Subconfluent cell cultures were serum-starved and then incubated, in triplicates, for 48 h with or without 20 ng/ml of PDGF-BB; cells cultured in growth media were used as negative control. Cells were harvested, and the extent of apoptosis was determined by quantification of nucleosomes released into the cytoplasm using the Cell Death Detection ELISA Plus kit (Roche Applied Science) according to the manufacturer’s instructions.

Cell migration assays

Ninety six-well ChemoTX (Neuroprobe, Gaithersburg, MD) cell migration microplate filters were coated with 50 µg/ml human fibronectin (#354008, BD Biosciences) for 1 h at room temperature. Cells were transfected with control or NR4A1 siRNA for 48 h, serum-starved overnight and then trypsinized into single cells. The wells of the ChemoTX microplate were filled with DMEM containing the indicated PDGF-BB concentrations. The filters were placed over the wells and 5×104 cells were added on top of each filter. The chamber was incubated for 4 h at 37°C, 5% CO2. Non-migratory cells on the upper membrane surface were mechanically removed, and cells that had moved through the pores and adhered to the bottom of the filter were fixed by 3 min incubation in 96% ethanol, Giemsa (Sigma) stained and quantified by a CCD camera (Fuji). Quantifications were performed using Quantity One software.

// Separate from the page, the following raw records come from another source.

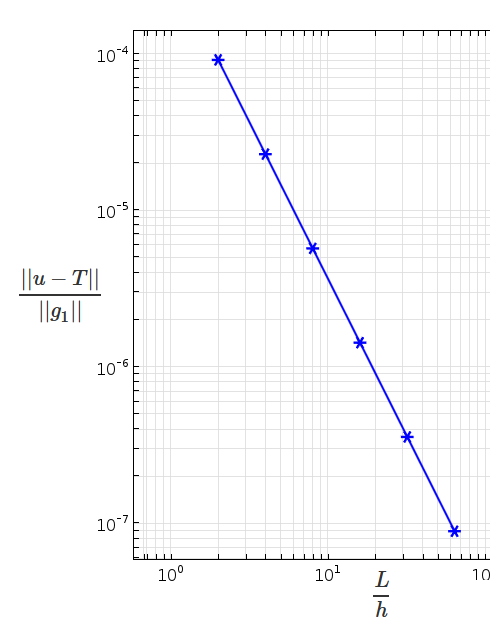 Graph of a log-log plot that compares mesh size and error.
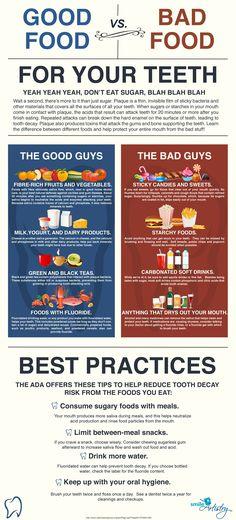 The Best and Worst Foods for Your Teeth #Infographic #health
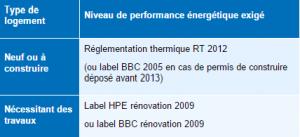 performance-energetique-exige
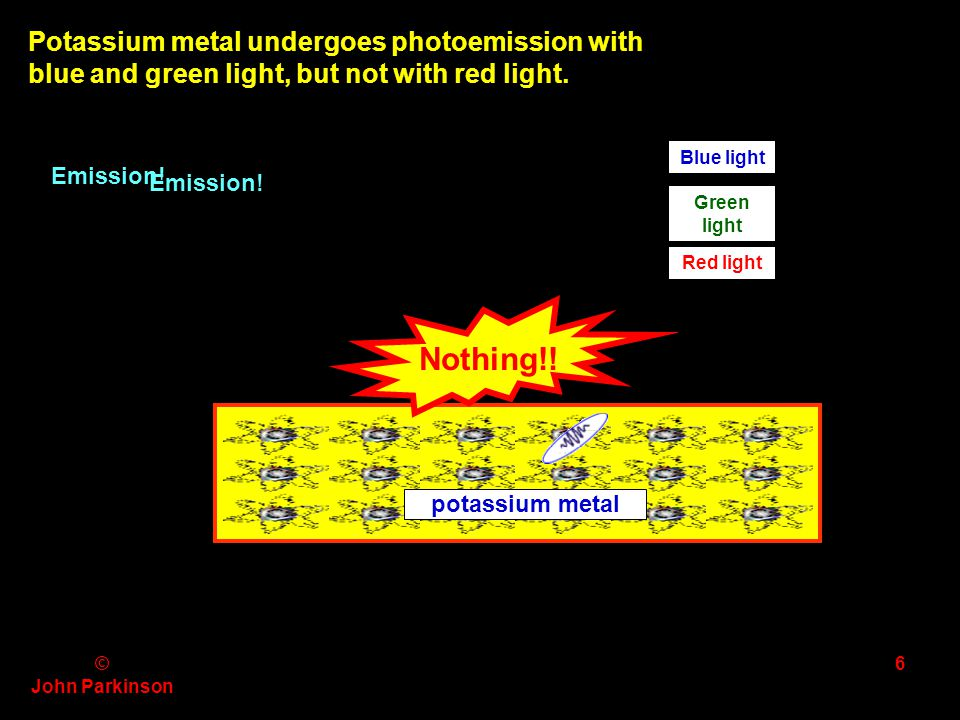 Potassium metal undergoes photoemission with blue and green light, but not with red light.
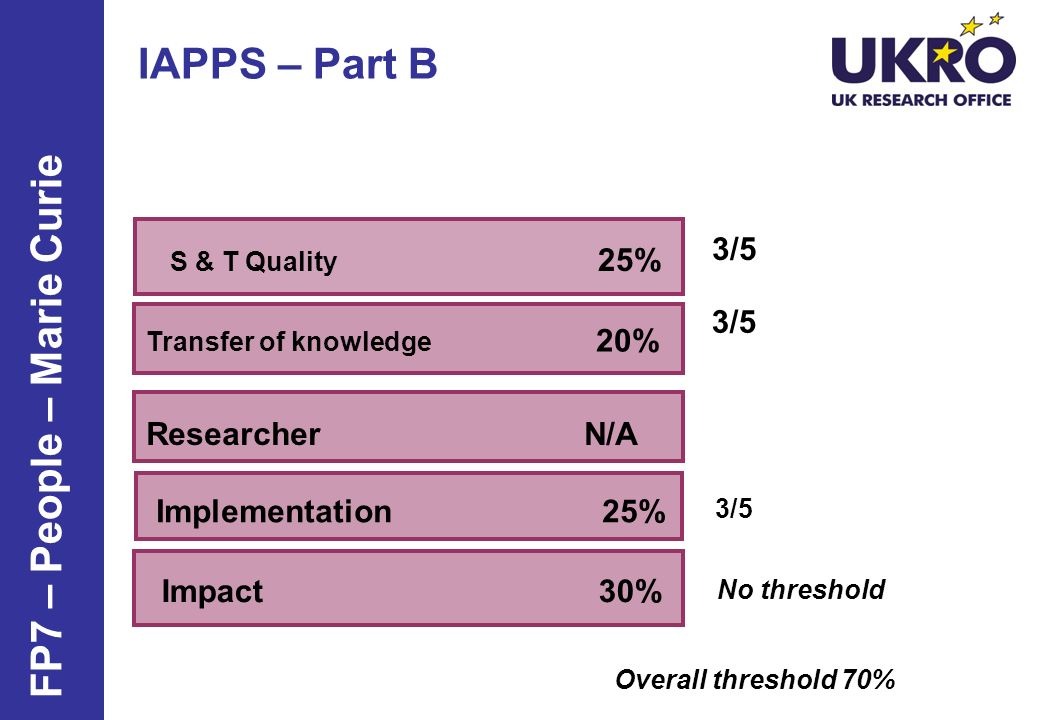 IAPPS – Part B Transfer of knowledge 20% S & T Quality 25% Researcher N/A Implementation 25% Impact 30% FP7 – People – Marie Curie 3/5 No threshold Ov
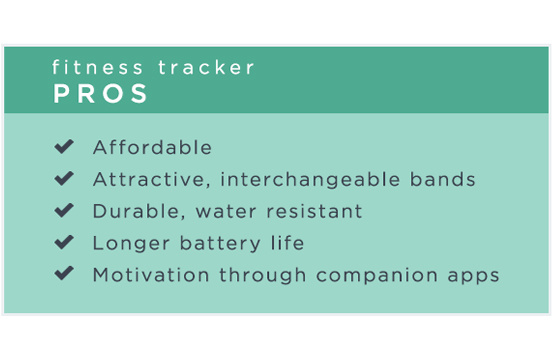Fitness Tracker - Pros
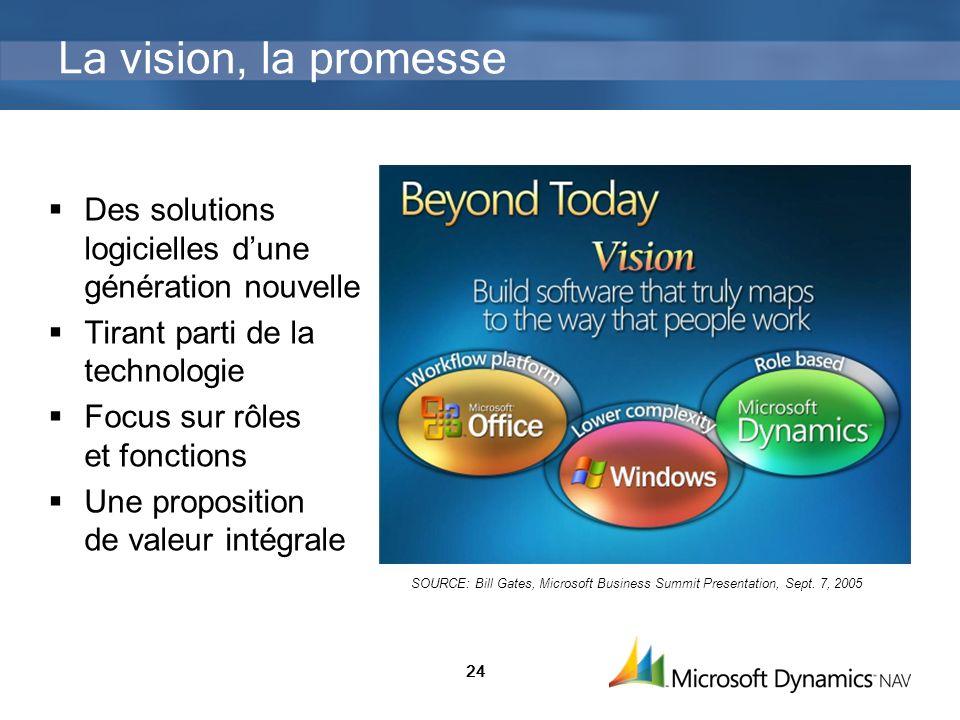La vision, la promesse Des solutions logicielles d'une génération nouvelle. Tirant parti de la technologie.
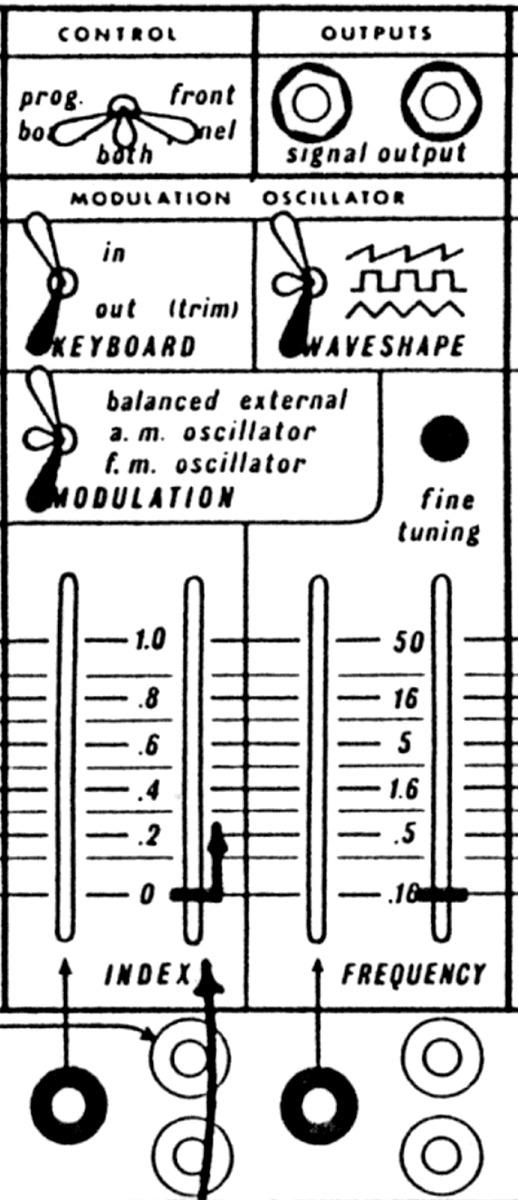 Diagram of the Buchla 208's Mod Oscillator section.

Soft agar colony formation assay

The bottom layer of a 6-well plate was prepared by pouring 800 µL of medium containing 0.8% low-melting-temperature agarose (Seaplaque), 3% serum, 100 µg/ml penicillin and 100 µg/ml streptomycin into each well, whereafter the agar was allowed to solidify. Cells were trypsinized and 2×104 cells/ml were resuspended in medium containing 0.3% low-melting-temperature agarose, 3% serum, 100 µg/ml penicillin and streptomycin; 400 µL of this solution was poured as a top layer in each well. The cells were incubated for 5 days at 37°C, 5% CO2 in presence or absence of 50 ng/ml PDGF-BB and, after 10 days, the number and size of colonies were monitored manually using an Axiovert 40 CFL microscope.

Results

PDGF-BB induces NR4A1 expression through Erk1/2 and Erk5 MAP kinases and NF-κB

Previous studies have implicated MAP-kinases in the regulation of NR4A1 expression [25] [40] [41], and we originally identified NR4A1 as a gene requiring Erk5 for its expression in response to PDGF-BB stimulation in a microarray analysis (unpublished data) comparing Erk5−/− mouse embryonic fibroblasts transduced with empty virus or reconstituted with Erk5 [42]. To investigate the effect of the Erk5 MAP-kinase downstream of the PDGFR on the induction of NR4A1, we utilized the low molecular weight Erk5 inhibitor BIX02189. Treating cells with BIX02189 led to a decreased expression of NR4A1 after 1 h of PDGF-BB stimulation (Figure 1A). Since we saw a slight inhibition also of Erk1/2 phosphorylation, we also used a siRNA targeting Erk5; in cells where Erk5 was silenced, NR4A1 induction was delayed (Figure 1B and C). Inhibition of Erk1/2 MAP kinase by the MEK1/2 inhibitor CI-1040 repressed NR4A1 expression, and the combination of Erk5 siRNA and CI-1040 had the strongest effect with almost complete suppression of NR4A1 mRNA (Figure 1B). To verify that the changes observed on the mRNA level also translated to protein levels, we performed immunoblotting against NR4A1 under similar conditions. Inhibition of Erk1/2 signaling efficiently suppressed NR4A1 protein expression (Figure 1C). When Erk5 was silenced, PDGF-BB was still capable of promoting NR4A1 expression, however, with delayed kinetics. In contrast to the mRNA data, Erk5 silencing did not further enhance the CI-1040-induced suppression of NR4A1 protein expression.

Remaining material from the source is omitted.